*Task objective*
Once the pictures are set aside, transcribe the remaining data exactly.

*** Block opens ***

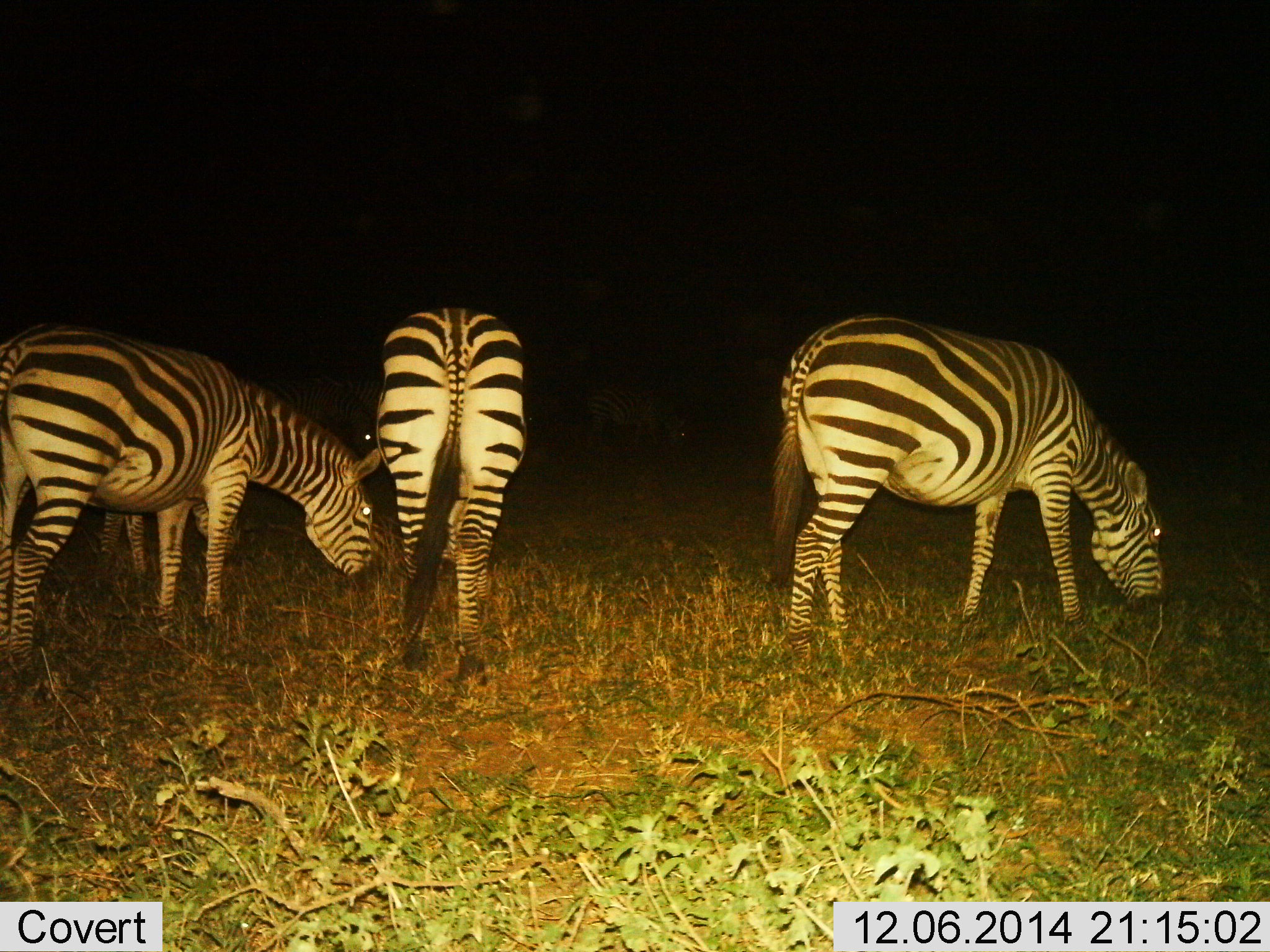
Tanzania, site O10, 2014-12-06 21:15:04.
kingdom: Animalia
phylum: Chordata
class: Mammalia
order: Perissodactyla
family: Equidae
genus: Equus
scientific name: Equus quagga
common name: plains zebra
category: zebra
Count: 3.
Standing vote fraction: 10%.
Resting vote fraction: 0%.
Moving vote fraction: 0%.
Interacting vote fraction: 0%.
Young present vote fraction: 0%.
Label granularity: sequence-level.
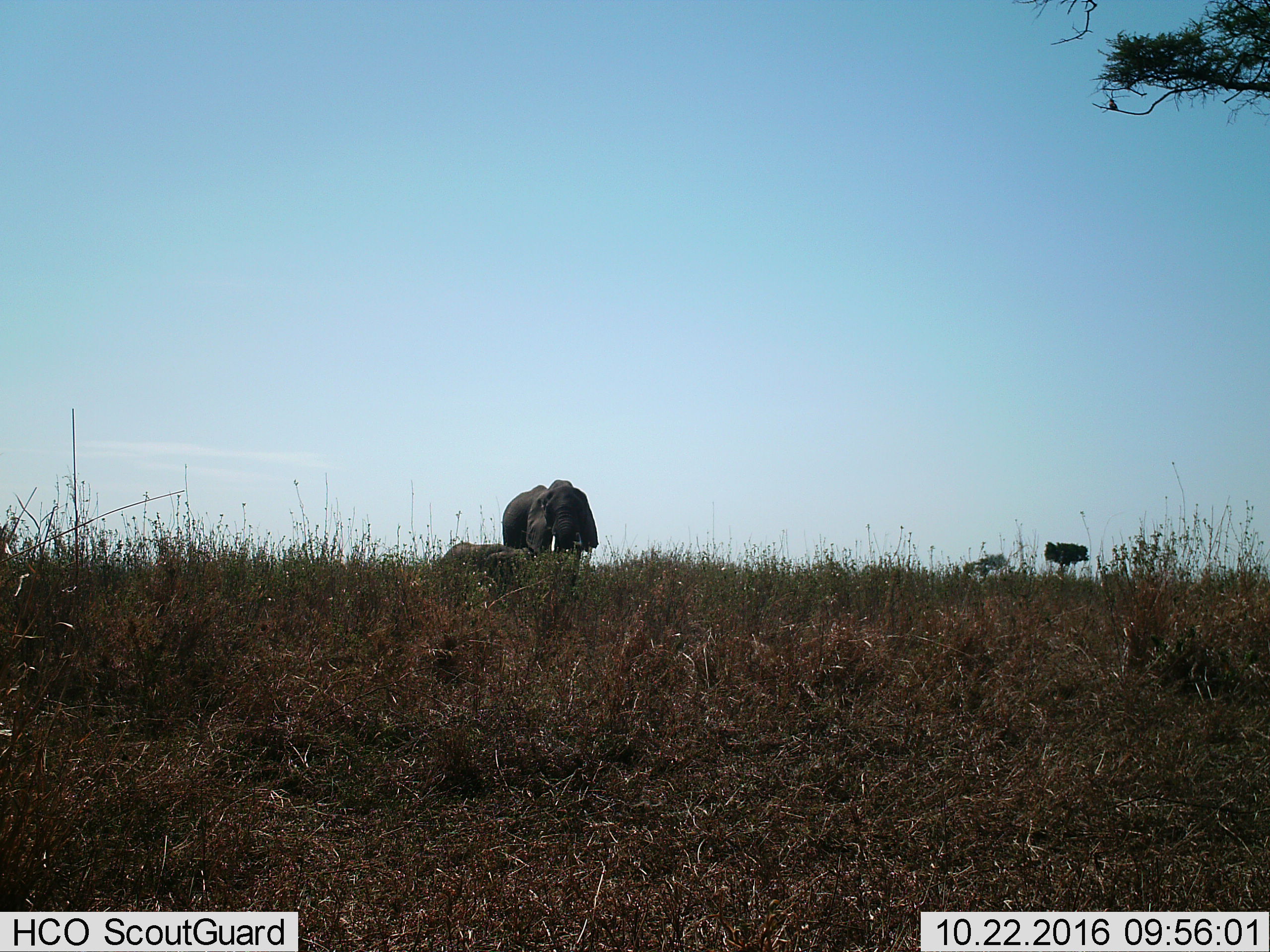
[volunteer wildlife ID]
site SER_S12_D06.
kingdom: Animalia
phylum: Chordata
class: Mammalia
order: Proboscidea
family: Elephantidae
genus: Loxodonta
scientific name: Loxodonta africana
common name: african bush elephant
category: elephant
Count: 2.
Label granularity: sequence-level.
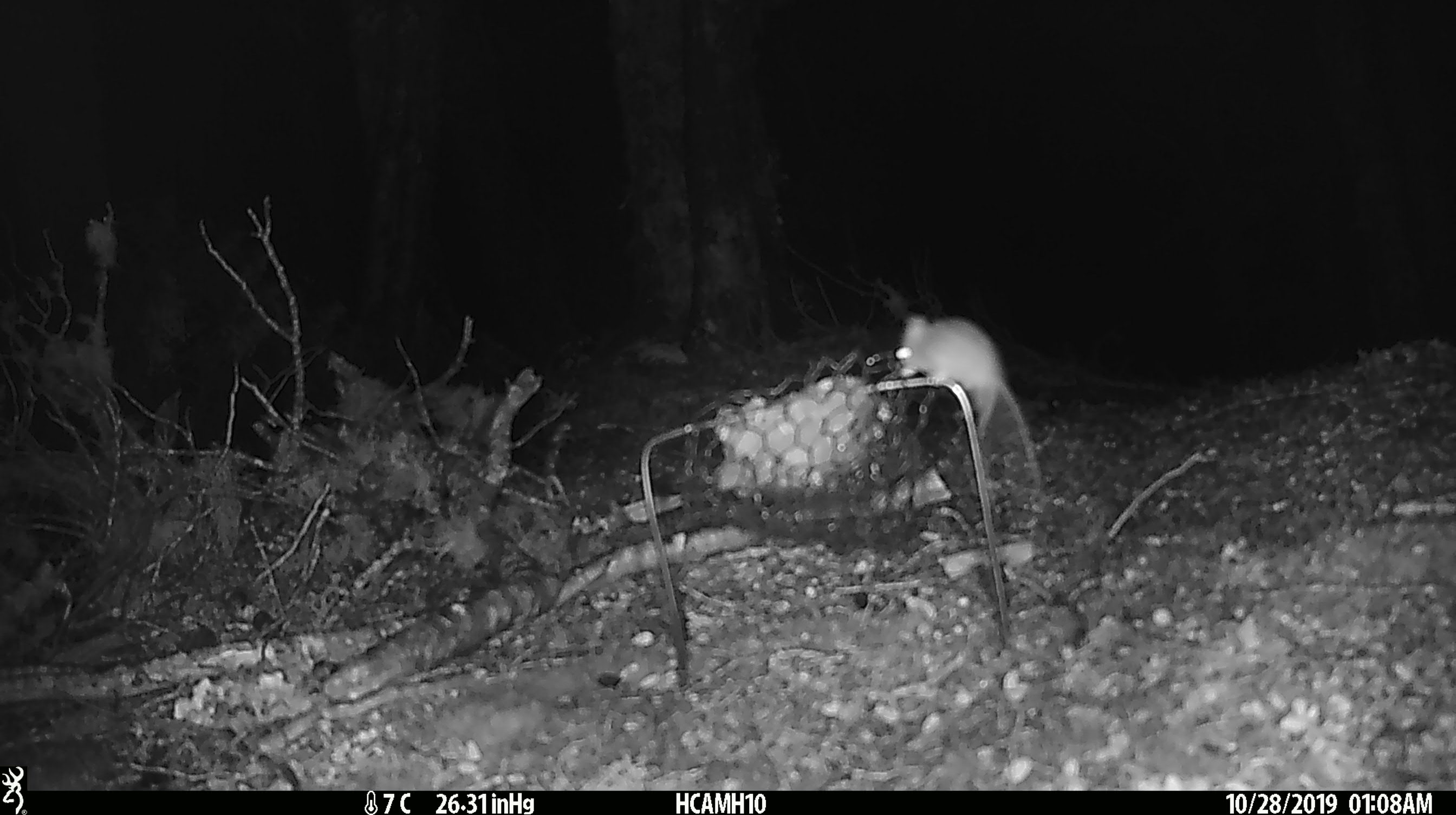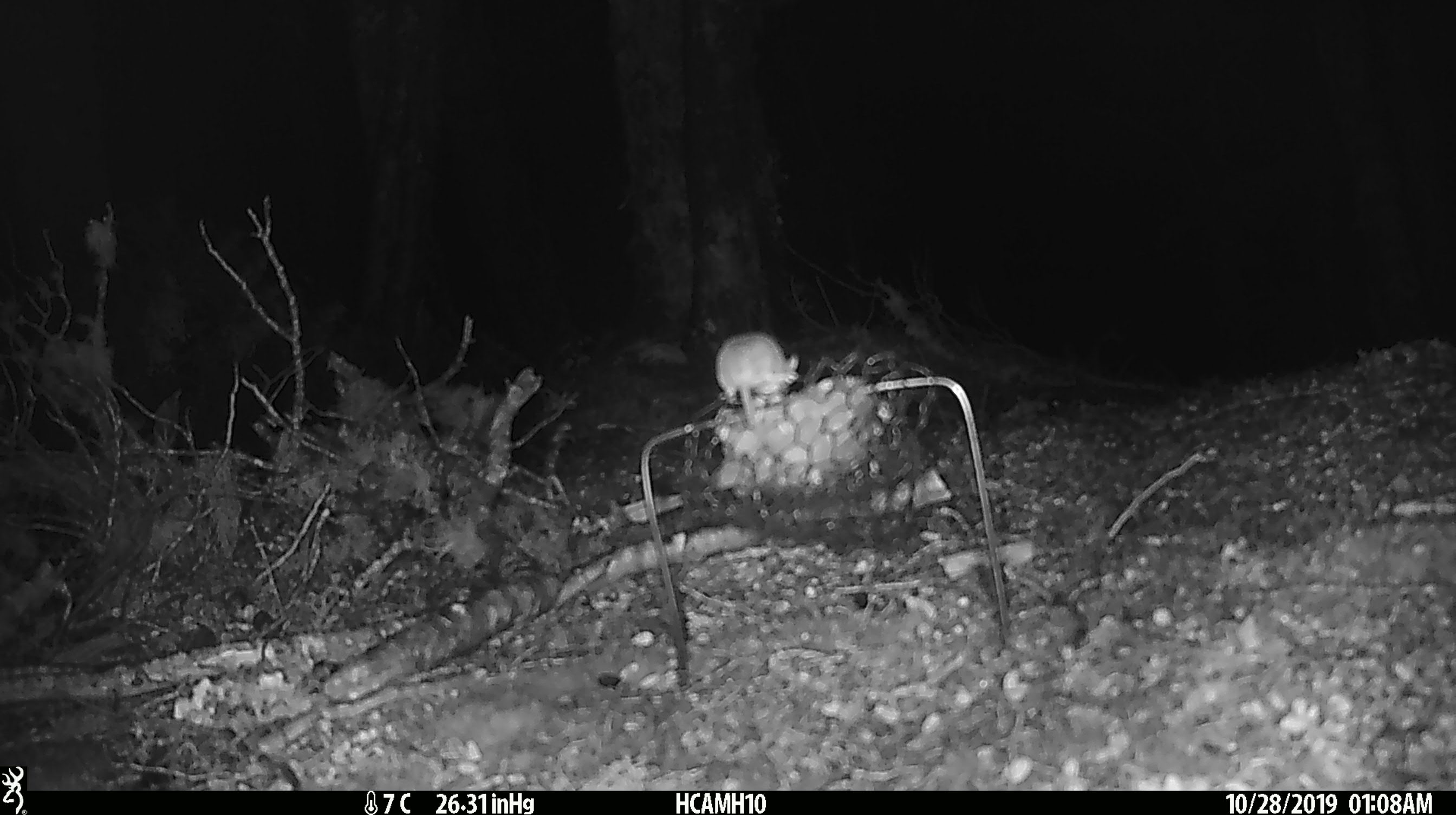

*** Block closes ***

*Answer for the task*
Tanzania, site O10, 2014-12-06 21:15:04.
kingdom: Animalia
phylum: Chordata
class: Mammalia
order: Perissodactyla
family: Equidae
genus: Equus
scientific name: Equus quagga
common name: plains zebra
category: zebra
Count: 3.
Standing vote fraction: 10%.
Resting vote fraction: 0%.
Moving vote fraction: 0%.
Interacting vote fraction: 0%.
Young present vote fraction: 0%.
Label granularity: sequence-level.
[volunteer wildlife ID]
site SER_S12_D06.
kingdom: Animalia
phylum: Chordata
class: Mammalia
order: Proboscidea
family: Elephantidae
genus: Loxodonta
scientific name: Loxodonta africana
common name: african bush elephant
category: elephant
Count: 2.
Label granularity: sequence-level.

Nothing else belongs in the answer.